Koordinator Tim Advokasi Tragedi Kanjuruhan Imam Hidayat menjelaskan laporan ke Bareskrim Polri terkait kekerasan, penganiayaan terhadap anak dan perempuan yang menimbulkan luka berat dan meninggal dunia.
Sejumlah alat bukti, mulai surat kematian, saksi dan foto dilampirkan dalam laporan tersebut, ungkap Imam.
“Bukti jelas, menunjukkan terjadi kekerasan yang menyebabkan luka dan kematian,” kata Imam.
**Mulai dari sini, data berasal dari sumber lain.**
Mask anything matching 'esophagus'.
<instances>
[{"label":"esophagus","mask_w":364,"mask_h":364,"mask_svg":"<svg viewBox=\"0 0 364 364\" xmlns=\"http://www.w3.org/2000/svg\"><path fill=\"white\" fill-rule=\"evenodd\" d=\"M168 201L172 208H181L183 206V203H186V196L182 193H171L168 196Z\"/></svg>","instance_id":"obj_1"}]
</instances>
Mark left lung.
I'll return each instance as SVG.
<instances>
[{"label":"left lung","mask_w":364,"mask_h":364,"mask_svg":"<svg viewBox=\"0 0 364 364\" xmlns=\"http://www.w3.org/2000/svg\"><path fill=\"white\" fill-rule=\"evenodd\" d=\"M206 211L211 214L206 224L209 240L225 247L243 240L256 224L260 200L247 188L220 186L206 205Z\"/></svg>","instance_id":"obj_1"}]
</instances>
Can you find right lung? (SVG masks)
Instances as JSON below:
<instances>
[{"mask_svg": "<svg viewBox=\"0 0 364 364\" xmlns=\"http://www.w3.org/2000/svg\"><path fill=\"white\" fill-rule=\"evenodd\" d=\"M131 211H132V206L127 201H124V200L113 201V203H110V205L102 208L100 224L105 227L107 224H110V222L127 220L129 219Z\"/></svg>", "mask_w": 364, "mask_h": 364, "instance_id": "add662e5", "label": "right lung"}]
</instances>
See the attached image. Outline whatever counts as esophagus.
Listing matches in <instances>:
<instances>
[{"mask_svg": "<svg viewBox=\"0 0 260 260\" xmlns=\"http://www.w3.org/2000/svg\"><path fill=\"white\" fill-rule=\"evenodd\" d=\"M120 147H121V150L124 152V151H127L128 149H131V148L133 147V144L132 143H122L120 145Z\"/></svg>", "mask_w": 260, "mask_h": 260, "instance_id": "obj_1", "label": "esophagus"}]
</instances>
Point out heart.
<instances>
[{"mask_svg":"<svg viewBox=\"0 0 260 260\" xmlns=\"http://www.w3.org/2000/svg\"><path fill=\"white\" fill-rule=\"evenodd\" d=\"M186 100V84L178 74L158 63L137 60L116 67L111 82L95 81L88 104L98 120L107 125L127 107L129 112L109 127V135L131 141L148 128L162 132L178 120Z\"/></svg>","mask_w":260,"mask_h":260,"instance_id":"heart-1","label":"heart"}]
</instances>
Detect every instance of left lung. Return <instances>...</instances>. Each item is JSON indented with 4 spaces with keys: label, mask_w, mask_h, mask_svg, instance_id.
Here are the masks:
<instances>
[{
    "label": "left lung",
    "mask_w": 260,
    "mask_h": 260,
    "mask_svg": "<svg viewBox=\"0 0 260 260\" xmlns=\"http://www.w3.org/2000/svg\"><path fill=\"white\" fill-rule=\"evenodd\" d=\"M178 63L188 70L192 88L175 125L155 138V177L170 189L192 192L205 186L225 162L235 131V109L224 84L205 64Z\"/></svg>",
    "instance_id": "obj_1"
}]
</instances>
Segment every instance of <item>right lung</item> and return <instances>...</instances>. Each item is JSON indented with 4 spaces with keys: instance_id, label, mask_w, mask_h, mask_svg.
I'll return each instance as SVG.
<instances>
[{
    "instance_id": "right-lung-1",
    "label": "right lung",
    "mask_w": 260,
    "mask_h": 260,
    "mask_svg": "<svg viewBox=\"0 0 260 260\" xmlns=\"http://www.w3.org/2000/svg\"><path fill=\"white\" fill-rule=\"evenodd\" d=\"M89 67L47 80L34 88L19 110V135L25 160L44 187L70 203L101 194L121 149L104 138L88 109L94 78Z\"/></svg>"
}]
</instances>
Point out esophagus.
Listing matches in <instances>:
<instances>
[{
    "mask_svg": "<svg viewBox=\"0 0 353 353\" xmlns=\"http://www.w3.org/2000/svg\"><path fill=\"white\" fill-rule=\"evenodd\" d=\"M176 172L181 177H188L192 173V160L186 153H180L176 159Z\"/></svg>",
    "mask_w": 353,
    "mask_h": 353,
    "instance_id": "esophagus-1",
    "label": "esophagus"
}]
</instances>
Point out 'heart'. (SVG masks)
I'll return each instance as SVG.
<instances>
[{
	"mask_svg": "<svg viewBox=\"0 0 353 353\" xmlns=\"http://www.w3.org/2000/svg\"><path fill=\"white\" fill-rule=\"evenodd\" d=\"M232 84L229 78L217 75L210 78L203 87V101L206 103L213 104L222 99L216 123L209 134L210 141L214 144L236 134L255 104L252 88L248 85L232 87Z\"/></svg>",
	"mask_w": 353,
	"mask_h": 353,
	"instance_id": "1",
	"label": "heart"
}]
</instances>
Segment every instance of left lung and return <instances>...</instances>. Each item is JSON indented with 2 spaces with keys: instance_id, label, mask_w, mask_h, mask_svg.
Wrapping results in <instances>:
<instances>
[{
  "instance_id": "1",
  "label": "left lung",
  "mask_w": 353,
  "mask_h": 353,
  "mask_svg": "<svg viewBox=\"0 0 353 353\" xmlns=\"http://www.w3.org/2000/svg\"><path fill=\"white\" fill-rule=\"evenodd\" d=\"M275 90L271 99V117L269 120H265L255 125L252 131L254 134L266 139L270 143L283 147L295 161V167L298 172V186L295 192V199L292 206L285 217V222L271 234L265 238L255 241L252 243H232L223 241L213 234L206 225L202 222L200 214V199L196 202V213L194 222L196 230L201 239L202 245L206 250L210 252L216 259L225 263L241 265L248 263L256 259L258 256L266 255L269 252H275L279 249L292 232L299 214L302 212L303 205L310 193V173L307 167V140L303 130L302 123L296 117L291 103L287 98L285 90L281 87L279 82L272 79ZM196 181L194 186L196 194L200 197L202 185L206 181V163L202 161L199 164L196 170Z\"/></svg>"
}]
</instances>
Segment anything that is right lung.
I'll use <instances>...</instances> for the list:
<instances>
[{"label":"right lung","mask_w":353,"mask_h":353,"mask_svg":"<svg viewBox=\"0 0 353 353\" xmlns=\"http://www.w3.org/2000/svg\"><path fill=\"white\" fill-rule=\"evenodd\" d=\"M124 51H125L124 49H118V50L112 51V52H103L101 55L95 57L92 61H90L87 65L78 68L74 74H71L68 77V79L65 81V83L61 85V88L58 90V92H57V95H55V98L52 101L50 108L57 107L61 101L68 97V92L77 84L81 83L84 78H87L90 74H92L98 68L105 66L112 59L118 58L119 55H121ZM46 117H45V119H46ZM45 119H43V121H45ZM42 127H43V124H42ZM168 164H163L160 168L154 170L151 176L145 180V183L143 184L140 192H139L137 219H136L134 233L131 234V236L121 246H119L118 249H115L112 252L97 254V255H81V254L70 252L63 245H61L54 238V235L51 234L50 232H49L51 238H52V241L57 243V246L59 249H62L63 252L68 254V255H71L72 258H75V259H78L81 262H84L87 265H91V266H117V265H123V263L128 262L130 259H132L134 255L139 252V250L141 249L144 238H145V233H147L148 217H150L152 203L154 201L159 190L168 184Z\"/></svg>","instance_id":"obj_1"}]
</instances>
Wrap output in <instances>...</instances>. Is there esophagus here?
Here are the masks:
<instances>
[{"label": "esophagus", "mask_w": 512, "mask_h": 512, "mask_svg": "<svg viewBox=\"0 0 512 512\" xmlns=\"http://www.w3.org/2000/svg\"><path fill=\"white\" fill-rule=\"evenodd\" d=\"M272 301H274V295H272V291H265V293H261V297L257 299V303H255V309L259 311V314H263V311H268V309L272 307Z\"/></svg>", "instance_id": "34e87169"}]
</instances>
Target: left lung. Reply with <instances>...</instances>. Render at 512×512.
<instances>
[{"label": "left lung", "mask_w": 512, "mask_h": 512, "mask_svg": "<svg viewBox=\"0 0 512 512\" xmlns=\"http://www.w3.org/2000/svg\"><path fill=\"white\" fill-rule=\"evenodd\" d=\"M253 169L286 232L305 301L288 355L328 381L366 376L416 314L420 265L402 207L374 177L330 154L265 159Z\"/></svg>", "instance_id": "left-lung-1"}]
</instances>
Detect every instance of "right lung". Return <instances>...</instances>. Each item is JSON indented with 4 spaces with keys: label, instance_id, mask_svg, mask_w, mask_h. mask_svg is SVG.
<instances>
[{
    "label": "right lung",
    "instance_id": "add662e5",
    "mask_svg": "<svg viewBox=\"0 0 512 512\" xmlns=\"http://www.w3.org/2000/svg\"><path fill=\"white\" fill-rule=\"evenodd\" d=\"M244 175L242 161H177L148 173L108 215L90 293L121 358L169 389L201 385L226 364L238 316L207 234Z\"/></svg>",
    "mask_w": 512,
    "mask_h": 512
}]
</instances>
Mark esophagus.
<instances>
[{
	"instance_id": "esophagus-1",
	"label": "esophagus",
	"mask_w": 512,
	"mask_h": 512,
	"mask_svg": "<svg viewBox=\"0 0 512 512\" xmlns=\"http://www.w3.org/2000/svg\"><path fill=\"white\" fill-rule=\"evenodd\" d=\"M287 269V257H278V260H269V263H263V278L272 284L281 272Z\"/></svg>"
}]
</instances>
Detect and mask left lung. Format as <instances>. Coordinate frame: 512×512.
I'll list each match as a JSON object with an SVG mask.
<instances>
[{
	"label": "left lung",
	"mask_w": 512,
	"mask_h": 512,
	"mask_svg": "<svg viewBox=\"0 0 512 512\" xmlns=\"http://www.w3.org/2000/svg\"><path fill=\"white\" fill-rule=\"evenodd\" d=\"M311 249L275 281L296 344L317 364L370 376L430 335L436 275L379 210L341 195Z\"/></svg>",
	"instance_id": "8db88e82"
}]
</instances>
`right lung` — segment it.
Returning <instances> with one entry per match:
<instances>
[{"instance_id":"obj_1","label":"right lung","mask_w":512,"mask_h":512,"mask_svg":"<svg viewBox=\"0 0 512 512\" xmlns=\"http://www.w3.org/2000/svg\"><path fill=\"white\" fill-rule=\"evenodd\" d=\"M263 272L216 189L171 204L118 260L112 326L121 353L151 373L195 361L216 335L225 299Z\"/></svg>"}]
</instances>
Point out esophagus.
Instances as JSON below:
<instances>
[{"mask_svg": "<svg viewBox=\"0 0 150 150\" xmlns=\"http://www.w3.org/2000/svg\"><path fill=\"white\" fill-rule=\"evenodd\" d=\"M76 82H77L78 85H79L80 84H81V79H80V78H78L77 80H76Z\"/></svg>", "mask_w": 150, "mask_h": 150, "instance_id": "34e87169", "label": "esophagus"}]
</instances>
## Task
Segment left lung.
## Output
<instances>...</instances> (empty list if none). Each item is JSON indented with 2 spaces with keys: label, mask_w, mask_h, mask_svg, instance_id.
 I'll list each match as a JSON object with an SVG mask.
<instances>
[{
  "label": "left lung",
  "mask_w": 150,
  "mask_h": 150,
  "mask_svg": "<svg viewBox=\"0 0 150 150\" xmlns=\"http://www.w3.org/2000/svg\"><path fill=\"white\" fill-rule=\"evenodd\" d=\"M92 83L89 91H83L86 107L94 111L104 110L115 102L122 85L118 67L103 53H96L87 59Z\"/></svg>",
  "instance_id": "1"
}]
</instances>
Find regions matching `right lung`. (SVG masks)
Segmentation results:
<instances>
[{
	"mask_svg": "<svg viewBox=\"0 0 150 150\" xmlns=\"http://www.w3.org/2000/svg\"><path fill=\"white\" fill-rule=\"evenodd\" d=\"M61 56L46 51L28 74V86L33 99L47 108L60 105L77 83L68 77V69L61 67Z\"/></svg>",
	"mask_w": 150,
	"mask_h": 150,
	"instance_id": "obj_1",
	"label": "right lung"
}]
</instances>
Sedangkan Surat Perintah Penghentian Perkara (SP3) yang dikeluarkan Polres Malang tak menghambat laporan tim tersebut. Imam meyakini penyidik di Bareskrim Mabes Polri lebih kompeten, dan punya kewenangan menangani perkara ini.
Imam juga berharap Komnas HAM melakukan investigasi ulang, yang lebih mendalam dan detail. Sehingga akan memutuskan terjadi pelanggaran HAM berat dalam tragedi Kanjuruhan tersebut.
Selanjutnya, agar dibentuk tim independen yang melibatkan Kejaksaan Agung dalam menyelidiki perkara. “Ada konflik kepentingan jika penyidikan dilakukan polisi,” kata dia.